Beryl tapped the teaspoon on the side of her cup. ‘I dunno his surname, but he was a friend of that bugger Arthur. Now look, Detective Inspector, my Gail may be stupid, but she’s always had a good heart and she’s been a good mother to those kids. She calls me and writes, sends me photographs, and we have always kept in touch. I give her money when I can and see her Christmas-times, if I’m able to.’
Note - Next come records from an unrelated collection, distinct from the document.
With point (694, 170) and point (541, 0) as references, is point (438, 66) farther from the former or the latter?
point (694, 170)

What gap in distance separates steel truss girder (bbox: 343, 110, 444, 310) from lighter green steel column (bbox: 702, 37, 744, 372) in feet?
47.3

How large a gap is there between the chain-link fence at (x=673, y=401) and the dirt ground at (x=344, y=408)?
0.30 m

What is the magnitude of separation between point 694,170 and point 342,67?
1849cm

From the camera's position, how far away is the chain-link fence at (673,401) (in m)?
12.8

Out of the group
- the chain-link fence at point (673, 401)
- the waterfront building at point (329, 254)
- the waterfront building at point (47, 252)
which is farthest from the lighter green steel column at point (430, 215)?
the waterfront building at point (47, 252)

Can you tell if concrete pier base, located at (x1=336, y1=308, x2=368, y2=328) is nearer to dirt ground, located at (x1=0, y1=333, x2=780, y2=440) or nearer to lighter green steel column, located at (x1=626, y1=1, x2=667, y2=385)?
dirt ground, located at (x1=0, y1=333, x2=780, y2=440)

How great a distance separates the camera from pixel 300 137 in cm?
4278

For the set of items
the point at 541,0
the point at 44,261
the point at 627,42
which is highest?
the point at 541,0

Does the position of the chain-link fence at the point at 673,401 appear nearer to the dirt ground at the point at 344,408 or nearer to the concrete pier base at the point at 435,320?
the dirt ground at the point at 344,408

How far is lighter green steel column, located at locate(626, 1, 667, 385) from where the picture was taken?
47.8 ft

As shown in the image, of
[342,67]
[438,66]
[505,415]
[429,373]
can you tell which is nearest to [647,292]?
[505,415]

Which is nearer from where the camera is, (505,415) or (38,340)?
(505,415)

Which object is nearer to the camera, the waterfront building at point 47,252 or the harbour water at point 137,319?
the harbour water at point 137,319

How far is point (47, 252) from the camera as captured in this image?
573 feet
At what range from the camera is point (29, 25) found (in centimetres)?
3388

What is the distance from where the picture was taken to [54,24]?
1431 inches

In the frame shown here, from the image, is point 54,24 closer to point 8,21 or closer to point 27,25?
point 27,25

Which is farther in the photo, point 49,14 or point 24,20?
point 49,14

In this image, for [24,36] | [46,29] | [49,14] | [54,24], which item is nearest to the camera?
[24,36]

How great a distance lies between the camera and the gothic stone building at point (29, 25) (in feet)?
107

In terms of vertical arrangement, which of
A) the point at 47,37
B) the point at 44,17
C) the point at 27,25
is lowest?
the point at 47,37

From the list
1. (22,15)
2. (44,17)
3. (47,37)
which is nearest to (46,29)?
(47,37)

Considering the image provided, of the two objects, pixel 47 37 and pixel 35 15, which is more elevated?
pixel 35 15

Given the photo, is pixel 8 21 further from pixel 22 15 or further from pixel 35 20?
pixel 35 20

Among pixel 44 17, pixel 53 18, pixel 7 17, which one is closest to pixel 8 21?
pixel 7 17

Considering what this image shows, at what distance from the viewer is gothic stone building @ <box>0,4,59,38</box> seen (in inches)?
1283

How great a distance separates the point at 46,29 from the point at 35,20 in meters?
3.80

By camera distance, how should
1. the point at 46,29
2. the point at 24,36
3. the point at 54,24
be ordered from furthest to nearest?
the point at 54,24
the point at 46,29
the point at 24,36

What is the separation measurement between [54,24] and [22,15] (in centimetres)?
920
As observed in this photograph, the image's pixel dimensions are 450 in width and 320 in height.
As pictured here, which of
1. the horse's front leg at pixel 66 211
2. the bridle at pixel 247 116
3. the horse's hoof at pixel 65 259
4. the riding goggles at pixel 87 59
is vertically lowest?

She took out a handkerchief and wiped her mouth. ‘Few months back, I got a postcard from her saying she was moving to the New Forest with her latest bloke: she was renting some place and said not to let Arthur know where she was, as she’d got this restrainin’ order against him. I wouldn’t have given him the time of day, let alone told him where she was. I bought her a mobile for her birthday so we could keep in touch; she’d had problems with her phone and not paid the bills. Anyways, next thing I hear, this new bloke has run off and she’s living with someone else.’

Anna nodded.

‘When I went to see her, I got a shock,’ the woman continued. ‘I’m no racist, but me, I’ve never gone with a darkie. He was all right, I suppose. He was clearing up the yard and gonna decorate the bungalow, but Gail said the stench from the pigs made her feel sick.’

‘So you went to see her?’

‘Yes — that’s when I met him — called himself Joseph Sickert. Gail started using his surname. Stupid, but she wanted to do it, so…’ Beryl blinked, and dabbed the corner of her eyes. ‘I got a call from her and that’s when she told me about you being there, about puttin’ Vernon in it, and how they arrested Arthur. She says you was very nice.’

‘So you think Vernon Kramer is Tina’s father?’

‘I’m guessing so. Like I said, I never knew his surname, just that he was some friend of Arthur’s. She gets done up ’cos she won’t use contraceptives. I wish to Christ I had, but we’re good Catholics.’